• **Recorded data**:

= = = = =

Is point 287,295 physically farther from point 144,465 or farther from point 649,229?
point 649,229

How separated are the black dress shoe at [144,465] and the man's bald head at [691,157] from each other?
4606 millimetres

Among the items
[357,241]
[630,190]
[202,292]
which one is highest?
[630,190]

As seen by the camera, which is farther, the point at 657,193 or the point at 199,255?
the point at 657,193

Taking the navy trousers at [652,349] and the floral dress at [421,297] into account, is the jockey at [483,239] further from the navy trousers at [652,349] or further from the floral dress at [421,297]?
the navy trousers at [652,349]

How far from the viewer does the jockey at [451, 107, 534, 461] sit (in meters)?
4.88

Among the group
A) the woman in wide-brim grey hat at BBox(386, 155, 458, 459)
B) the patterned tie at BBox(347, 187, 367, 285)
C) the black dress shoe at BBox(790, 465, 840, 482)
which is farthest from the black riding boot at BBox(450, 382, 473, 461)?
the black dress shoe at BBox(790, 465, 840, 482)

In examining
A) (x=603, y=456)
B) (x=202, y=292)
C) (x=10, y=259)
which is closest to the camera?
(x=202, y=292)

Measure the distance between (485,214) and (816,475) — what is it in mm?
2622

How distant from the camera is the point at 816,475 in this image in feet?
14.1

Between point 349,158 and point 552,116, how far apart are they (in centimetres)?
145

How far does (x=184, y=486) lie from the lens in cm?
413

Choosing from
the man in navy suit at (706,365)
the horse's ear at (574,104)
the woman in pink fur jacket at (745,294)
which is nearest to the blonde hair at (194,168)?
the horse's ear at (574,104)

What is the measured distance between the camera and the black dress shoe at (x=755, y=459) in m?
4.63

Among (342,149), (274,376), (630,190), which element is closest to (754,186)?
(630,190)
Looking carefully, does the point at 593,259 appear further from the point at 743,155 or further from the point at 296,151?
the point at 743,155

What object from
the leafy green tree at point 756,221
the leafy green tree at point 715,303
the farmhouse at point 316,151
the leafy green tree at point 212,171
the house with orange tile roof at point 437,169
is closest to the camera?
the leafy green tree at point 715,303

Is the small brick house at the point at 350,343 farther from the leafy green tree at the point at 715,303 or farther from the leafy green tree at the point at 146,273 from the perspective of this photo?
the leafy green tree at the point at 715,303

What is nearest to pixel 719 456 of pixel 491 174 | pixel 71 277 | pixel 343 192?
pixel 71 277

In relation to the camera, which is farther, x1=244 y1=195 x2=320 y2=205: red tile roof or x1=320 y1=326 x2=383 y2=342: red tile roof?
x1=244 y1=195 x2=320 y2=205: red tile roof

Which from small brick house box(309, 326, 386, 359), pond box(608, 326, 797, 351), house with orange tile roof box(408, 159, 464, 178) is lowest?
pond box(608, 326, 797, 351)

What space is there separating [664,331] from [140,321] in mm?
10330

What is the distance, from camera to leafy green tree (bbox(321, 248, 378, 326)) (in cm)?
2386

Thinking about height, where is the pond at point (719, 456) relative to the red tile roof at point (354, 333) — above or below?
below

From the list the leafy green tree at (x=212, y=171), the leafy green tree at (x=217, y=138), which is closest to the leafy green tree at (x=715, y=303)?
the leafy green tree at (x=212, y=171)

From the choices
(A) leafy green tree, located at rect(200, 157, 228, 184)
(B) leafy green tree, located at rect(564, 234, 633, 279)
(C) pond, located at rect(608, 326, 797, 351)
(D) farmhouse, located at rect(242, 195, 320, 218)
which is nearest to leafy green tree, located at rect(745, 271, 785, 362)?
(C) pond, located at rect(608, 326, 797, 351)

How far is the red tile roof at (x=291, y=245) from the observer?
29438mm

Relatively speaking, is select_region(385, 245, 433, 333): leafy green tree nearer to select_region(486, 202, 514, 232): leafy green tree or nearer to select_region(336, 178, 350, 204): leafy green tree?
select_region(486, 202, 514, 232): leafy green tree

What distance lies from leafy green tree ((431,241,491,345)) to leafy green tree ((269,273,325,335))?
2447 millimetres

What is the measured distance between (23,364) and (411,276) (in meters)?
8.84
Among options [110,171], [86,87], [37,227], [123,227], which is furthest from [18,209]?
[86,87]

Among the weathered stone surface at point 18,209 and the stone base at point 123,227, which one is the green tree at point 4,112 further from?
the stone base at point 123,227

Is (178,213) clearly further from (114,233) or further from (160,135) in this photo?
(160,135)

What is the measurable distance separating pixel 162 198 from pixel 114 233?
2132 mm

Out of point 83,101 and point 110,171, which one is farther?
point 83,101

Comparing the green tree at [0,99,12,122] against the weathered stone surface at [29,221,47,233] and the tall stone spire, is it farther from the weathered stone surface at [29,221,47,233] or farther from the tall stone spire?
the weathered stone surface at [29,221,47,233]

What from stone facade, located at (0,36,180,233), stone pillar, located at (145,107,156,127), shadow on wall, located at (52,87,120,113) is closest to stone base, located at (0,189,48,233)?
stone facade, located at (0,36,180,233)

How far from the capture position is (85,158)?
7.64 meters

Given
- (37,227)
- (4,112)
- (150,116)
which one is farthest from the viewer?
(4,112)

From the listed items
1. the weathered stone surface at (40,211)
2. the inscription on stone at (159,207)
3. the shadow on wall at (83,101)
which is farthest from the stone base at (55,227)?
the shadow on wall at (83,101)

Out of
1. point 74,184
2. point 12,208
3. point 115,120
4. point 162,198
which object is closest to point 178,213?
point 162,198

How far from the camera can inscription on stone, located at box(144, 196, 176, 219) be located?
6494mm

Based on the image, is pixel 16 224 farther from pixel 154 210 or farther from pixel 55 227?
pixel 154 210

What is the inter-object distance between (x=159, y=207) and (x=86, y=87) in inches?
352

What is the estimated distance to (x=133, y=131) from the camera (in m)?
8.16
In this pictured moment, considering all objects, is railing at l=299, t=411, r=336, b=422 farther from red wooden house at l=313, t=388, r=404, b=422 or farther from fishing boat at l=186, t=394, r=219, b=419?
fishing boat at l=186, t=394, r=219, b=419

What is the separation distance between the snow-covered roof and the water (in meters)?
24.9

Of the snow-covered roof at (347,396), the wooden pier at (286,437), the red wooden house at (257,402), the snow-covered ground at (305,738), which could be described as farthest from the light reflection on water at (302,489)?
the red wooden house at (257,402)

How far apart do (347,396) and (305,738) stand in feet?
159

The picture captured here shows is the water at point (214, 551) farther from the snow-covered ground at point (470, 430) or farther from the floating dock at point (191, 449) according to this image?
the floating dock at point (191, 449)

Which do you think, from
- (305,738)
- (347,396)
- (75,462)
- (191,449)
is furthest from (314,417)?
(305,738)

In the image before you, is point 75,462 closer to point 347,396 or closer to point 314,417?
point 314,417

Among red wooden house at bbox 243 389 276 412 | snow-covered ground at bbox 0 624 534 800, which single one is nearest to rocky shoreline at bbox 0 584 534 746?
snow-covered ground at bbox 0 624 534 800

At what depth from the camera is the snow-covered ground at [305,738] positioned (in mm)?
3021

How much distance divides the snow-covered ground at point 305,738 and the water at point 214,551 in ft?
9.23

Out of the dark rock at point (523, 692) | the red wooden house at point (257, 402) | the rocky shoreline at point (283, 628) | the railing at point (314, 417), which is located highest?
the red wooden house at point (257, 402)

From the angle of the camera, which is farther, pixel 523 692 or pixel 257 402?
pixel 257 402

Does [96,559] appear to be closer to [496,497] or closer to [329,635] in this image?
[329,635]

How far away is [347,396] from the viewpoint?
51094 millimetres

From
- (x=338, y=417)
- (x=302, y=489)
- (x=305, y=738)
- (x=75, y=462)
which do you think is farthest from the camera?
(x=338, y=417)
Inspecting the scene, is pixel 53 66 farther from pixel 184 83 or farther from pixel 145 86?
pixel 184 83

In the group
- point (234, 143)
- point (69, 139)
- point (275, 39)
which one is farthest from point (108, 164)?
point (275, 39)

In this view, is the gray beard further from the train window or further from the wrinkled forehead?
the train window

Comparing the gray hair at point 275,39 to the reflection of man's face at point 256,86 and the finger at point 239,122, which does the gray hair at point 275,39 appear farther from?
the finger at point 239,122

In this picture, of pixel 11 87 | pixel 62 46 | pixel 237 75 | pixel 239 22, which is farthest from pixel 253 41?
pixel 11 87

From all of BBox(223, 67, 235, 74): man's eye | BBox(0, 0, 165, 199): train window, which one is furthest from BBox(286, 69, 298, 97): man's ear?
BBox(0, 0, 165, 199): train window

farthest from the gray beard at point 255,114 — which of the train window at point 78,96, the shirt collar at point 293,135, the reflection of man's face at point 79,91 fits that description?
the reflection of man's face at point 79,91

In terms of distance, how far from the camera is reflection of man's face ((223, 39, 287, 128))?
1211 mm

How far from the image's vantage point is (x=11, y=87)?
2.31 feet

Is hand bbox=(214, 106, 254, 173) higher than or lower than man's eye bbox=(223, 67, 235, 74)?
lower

= = = = =

• **Direction**: Can you quote exactly the lines from the one containing "Comparing the gray" through the last line of the records above, and nothing else?

• **Result of the task**:
Comparing the gray hair at point 275,39 to the reflection of man's face at point 256,86 and the finger at point 239,122, which does the gray hair at point 275,39 appear farther from?
the finger at point 239,122

In this picture, of pixel 11 87 | pixel 62 46 | pixel 237 75 | pixel 239 22, which is farthest from pixel 253 41?
pixel 11 87

From all of BBox(223, 67, 235, 74): man's eye | BBox(0, 0, 165, 199): train window, which one is furthest from BBox(286, 69, 298, 97): man's ear?
BBox(0, 0, 165, 199): train window

farthest from the gray beard at point 255,114 — which of the train window at point 78,96, the shirt collar at point 293,135, the reflection of man's face at point 79,91 fits that description?
the reflection of man's face at point 79,91

In terms of distance, how far from the camera is reflection of man's face ((223, 39, 287, 128))?
1211 mm

How far from the image's vantage point is (x=11, y=87)?
2.31 feet

Is hand bbox=(214, 106, 254, 173) higher than or lower than man's eye bbox=(223, 67, 235, 74)?
lower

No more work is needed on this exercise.